§ TEXT EXCERPT:
⟨

Also, see __include_structure__.

[heading Namespace]

[table
    [[Name]]
    [[`boost::spirit::lit // alias: boost::spirit::qi::lit` ]]
    [[`ns::char_`]]
]

In the table above, `ns` represents a __char_encoding_namespace__. 

[heading Model of]

[:__primitive_parser_concept__]

[variablelist Notation
    [[`c`, `f`, `l`]    [A literal char, e.g. `'x'`, `L'x'` or anything that can be
                        converted to a `char` or `wchar_t`, or a __qi_lazy_argument__ 
                        that evaluates to anything that can be converted to a `char` 
                        or `wchar_t`.]]
    [[`ns`]             [A __char_encoding_namespace__.]]
    [[`cs`]             [A __string__ or a __qi_lazy_argument__ that evaluates to a __string__
                        that specifies a char-set definition string following a syntax
                        that resembles posix style regular expression character sets
                        (except the square brackets and the negation `^` character).]]
    [[`cp`]             [A char parser, a char range parser or a char set parser.]]
]

[heading Expression Semantics]

Semantics of an expression is defined only where it differs from, or is
not defined in __primitive_parser_concept__.

⟩

§ DATASET SECTION:
⟨

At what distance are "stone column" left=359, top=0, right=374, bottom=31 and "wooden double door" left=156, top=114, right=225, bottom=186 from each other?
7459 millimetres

⟩

§ TO DO: Write the next part of the Boost Spirit character parser reference, picking up right after its final sentence.

§ EXPECTED ANSWER:
[table
    [[Expression]       [Semantics]]
    [[`c`]              [Create char parser from a char, `c`.]]
    [[`lit(c)`]         [Create a char parser from a char, `c`.]]
    [[`ns::char_`]      [Create a char parser that matches any character in the
                        `ns` encoding.]]
    [[`ns::char_(c)`]   [Create a char parser with `ns` encoding from a char, `c`.]]
    [[`ns::char_(f, l)`][Create a char-range parser that matches characters from
                        range (`f` to `l`, inclusive) with `ns` encoding.]]
    [[`ns::char_(cs)`]  [Create a char-set parser with `ns` encoding from a char-set
                        definition string, `cs`.]]
    [[`~cp`]            [Negate `cp`. The result is a negated char parser that
                        matches any character in the `ns` encoding except the
                        characters matched by `cp`.]]
]

[heading Attributes]

[table
    [[Expression]       [Attribute]]
    [[`c`]              [__unused__ or if `c` is a __qi_lazy_argument__, the character 
                        type returned by invoking it.]]
    [[`lit(c)`]         [__unused__ or if `c` is a __qi_lazy_argument__, the character 
                        type returned by invoking it.]]
    [[`ns::char_`]      [The character type of the __char_encoding_namespace__, `ns`.]]
    [[`ns::char_(c)`]   [The character type of the __char_encoding_namespace__, `ns`.]]
    [[`ns::char_(f, l)`][The character type of the __char_encoding_namespace__, `ns`.]]
    [[`ns::char_(cs)`]  [The character type of the __char_encoding_namespace__, `ns`.]]
    [[`~cp`]            [The attribute of `cp`.]]
]

[heading Complexity]

[:*O(N)*, except for char-sets with 16-bit (or more) characters (e.g.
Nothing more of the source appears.